Priceless literary manuscripts once thought lost are acquired by British library consortium

Original manuscripts by the Brontë sisters, Jane Austen, Robert Burns and Walter Scott have been acquired by a huge consortium of British literary organisations, and will now be donated to libraries and writers’ houses across the UK.

The “unprecedented” acquisition of the Honresfield Library ensures the texts will remain in Britain, and for public use, rather than being sold to private collectors around the world.

Schoolchildren and members of the public will now be able to read priceless literary artefacts like a letter written by Jane Austen to her sister Cassandra in January 1796, in which she mediates on the end of a love affair, a letter she wrote on the eve of a ball.

Also on view will be the poems Charlotte, Emily and Anne Brontë wrote throughout their twenties from their home in Haworth, Yorkshire, and which were for a time believed lost, and have yet to be properly examined.

The Honresfield Library, a 19th century private library created by the Rochdale mill owner William Law, has been in private ownership for more than a century. It was acquired by Friends of the National Libraries (FNL) for £15m after Leonard Blavatnik, the 64-year-old businessman known as the richest man in Britain, matched the £7.5m sum raised by the charity.
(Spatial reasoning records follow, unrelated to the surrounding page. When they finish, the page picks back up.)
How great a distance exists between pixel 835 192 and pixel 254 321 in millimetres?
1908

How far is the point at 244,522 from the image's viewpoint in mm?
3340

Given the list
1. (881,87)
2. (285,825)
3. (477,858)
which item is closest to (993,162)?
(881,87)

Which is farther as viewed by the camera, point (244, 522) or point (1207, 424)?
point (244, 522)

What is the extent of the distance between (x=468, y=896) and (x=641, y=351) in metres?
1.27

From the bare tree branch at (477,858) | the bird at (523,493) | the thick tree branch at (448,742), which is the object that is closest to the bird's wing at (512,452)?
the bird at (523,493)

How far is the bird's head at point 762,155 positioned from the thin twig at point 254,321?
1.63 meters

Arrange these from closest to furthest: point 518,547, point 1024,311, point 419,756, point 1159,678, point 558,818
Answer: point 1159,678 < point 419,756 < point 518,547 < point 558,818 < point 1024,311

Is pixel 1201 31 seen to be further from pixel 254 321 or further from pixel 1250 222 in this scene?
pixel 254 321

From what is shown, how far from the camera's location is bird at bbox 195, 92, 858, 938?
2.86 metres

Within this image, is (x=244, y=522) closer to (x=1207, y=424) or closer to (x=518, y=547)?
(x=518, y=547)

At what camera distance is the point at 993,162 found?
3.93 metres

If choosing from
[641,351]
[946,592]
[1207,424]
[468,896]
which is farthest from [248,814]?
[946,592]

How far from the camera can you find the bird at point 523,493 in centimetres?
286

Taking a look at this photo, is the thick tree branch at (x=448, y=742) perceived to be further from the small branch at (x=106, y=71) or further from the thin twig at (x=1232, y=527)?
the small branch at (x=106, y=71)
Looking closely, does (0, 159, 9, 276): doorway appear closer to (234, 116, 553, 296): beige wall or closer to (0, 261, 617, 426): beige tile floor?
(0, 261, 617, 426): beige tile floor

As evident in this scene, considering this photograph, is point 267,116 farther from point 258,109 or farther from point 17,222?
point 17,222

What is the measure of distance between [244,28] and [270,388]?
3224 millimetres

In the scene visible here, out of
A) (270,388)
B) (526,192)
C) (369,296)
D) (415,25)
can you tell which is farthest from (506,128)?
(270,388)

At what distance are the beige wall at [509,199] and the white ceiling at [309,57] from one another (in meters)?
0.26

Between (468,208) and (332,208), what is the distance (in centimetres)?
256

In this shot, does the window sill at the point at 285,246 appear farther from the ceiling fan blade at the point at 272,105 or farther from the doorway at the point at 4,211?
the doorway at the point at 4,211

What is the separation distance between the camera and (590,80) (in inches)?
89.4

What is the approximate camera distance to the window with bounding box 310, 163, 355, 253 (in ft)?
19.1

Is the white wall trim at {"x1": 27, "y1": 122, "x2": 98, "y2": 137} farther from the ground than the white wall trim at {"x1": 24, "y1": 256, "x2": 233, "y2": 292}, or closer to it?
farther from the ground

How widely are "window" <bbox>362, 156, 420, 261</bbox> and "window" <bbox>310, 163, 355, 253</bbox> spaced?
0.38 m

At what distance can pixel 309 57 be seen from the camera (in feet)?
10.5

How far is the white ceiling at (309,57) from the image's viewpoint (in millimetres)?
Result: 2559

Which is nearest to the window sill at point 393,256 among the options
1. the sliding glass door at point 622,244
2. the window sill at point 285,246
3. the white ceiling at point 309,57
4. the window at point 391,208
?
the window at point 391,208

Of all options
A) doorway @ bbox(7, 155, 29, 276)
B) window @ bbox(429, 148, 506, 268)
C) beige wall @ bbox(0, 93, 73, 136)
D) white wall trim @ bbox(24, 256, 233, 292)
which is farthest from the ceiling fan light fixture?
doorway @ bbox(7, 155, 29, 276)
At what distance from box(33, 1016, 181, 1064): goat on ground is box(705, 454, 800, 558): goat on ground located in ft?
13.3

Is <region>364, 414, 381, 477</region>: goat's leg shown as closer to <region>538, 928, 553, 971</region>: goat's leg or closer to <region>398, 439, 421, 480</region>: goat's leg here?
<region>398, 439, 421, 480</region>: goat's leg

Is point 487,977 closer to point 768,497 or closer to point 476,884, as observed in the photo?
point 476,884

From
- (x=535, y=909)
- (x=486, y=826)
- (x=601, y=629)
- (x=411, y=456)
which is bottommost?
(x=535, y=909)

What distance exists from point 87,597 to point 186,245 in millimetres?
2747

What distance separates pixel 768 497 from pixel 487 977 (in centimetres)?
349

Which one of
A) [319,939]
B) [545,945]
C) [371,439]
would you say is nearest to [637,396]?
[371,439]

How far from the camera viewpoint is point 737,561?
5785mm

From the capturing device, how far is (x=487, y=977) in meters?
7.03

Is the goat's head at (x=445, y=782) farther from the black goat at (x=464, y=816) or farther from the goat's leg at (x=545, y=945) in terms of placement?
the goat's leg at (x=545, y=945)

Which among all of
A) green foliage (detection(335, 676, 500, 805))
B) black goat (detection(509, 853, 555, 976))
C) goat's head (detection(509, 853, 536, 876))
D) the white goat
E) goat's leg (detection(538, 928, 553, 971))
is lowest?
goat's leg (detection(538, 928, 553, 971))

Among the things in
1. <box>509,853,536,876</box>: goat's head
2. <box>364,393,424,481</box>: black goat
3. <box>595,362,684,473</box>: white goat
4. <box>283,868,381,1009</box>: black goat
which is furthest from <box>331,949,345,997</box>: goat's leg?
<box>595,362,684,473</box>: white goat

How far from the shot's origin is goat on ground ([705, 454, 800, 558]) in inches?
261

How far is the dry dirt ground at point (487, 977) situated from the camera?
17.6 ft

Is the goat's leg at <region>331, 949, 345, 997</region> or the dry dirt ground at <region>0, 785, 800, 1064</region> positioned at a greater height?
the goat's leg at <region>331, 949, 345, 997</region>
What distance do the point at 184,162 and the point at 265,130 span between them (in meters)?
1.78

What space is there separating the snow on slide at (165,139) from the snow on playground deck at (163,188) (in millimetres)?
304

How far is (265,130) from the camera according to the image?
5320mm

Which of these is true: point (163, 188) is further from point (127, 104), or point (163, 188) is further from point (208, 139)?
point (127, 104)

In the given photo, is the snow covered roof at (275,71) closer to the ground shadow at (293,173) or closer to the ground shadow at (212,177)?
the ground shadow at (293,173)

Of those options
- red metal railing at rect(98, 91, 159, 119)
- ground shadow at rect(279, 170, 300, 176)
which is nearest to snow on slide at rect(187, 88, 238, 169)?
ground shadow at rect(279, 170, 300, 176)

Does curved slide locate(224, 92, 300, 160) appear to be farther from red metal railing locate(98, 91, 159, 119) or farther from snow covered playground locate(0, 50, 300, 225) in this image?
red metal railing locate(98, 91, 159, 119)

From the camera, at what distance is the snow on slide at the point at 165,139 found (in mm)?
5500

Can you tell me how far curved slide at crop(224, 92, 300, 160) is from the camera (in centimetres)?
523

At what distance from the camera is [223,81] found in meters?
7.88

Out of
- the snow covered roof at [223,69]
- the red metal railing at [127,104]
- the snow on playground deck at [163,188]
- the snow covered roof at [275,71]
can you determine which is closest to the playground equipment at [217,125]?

“This literary cornucopia will now belong permanently to the public domain in the UK,” FNL said in a statement.

Blavatnik has long been a patron of the arts in the UK, and is best known for his funding of Tate Modern’s Blavatnik Building. His £7.5m contribution to the FNL campaign is the largest ever given by an individual in Britain for literary manuscripts.

The other half of the funds raised came from a consortium of literary organisations, including the T.S. Eliot and the Foyle foundations, with £2.5m coming from museums and libraries including the Bodleian, the British Library and the National Library of Scotland. Jane Austen’s House in Chawton, Hampshire, and the Brontë Parsonage Museum in Haworth also contributed.

FNL also gained individual donations from thousands of people across the world, who cumulatively raised just under £150,000.

The collection was due to go to auction in July at Sotheby’s, but the auction house agreed to halt the sale in order to provide FNL with the time to raise and secure the funds needed to keep the collection in Britain.

Students of the Brontë sisters will be especially cheered by the news. The collection includes some 25 letters by Charlotte Brontë and seven of her famous ‘little books’, a manuscript collection of poems by Anne Brontë and a small autograph manuscript diary note shared by Emily and Anne Brontë.

The “jewel of the Brontë collection” is Emily Brontë’s holograph notebook of 31 poems, which for a time was believed by scholars to have been lost. The poetry notebook carries annotations in Charlotte’s hand. The collection also includes Emily Brontë’s own annotated copy of their first publication, the exceptionally rare Poems of 1846, and presentation copies of first editions of their novels in their original cloth bindings.

The collection also includes the complete working manuscript of Walter Scott’s novel Rob Roy, part of the autograph manuscript of Scott’s verse romance, The Lay of the Last Minstrel, his travel journal of a voyage off the Scottish coast in 1814, a copy of Border Antiquities with extensive manuscript revisions, and a group of Scott first editions in their original condition. Other Scottish material includes an early volume of poems by Robert Burns in his own hand—containing some of his earliest recorded literary works—known as the ‘First Commonplace Book’.

“Rescuing [the collection] has seemed a little like opening an Egyptian tomb to see for the first time ancient texts and treasures which are now saved in perpetuity for students, scholars and book-lovers,” said Geordie Greig, chairman of the FNL, in a statement.